Despite a mandate to maintain international peace and security, the United Nations Interim Force in Lebanon (UNIFIL) has repeatedly failed to secure the Israel-Lebanon border and support the Lebanese Armed Forces (LAF) to curb the terrorist organization Hezbollah. UNIFIL’s 10,000 peacekeepers from 48 countries have looked the other way as Iran-backed Hezbollah has grown to more than 45,000 fighters equipped with an estimated 150,000 rockets and missiles. Since Hamas attacked Israel from Gaza on October 7, UNIFIL has proven incapable of preventing Hezbollah from attacking Israel from Lebanon with rockets, guided missiles, and drones.
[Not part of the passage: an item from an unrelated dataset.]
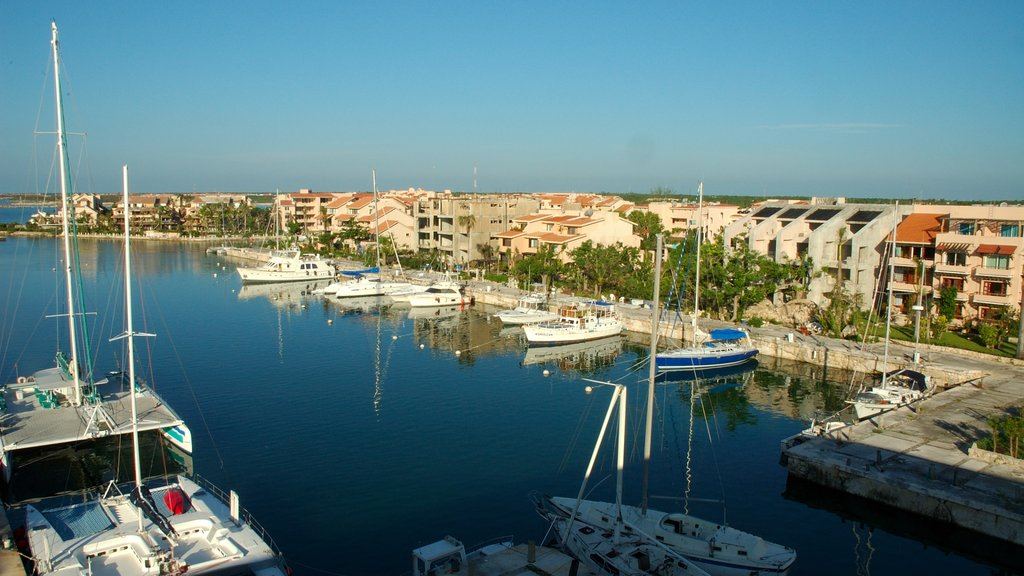 Riviera Maya which includes a coastal town, a bay or harbor and a marina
1. UNIFIL was established in 1978 to end war, restore peace and security

On March 11, 1978, Lebanese-based terrorists massacred 38 Israeli civilians near Tel Aviv, including more than a dozen children. Three days later, Israel invaded Lebanon to push terrorist groups away from Israel’s northern border. In response, the United Nations Security Council (UNSC) called for Israel to withdraw and established UNIFIL on March 19, 1978, “for the purpose of confirming the withdrawal of Israeli forces, restoring international peace and security and assisting the Government of Lebanon in ensuring the return of its effective authority in the area.” Following the arrival of UNIFIL forces four days later, Israeli forces withdrew from hard-won positions in Lebanon.

2. Despite UNIFIL’s presence, Hezbollah’s military infrastructure dominates southern Lebanon

UNIFIL’s failure to counter Hezbollah has enabled an extraordinary military buildup by the Iran-backed group, including its accumulation of an estimated 150,000 rockets and missiles. Israel assesses that Iran has helped Hezbollah establish facilities in Lebanon to convert rockets and missiles to precision-guided munitions potentially capable of penetrating Israeli defenses and striking significant, high-value targets throughout Israel. In October 2009, a large explosion occurred at a house containing a Hezbollah weapons cache south of the Litani River. Hezbollah immediately closed the area to UNIFIL and the LAF and, using large trucks, began transferring salvaged weapons to another location. The incident demonstrated UNIFIL’s basic acceptance of Hezbollah’s dominance in southern Lebanon.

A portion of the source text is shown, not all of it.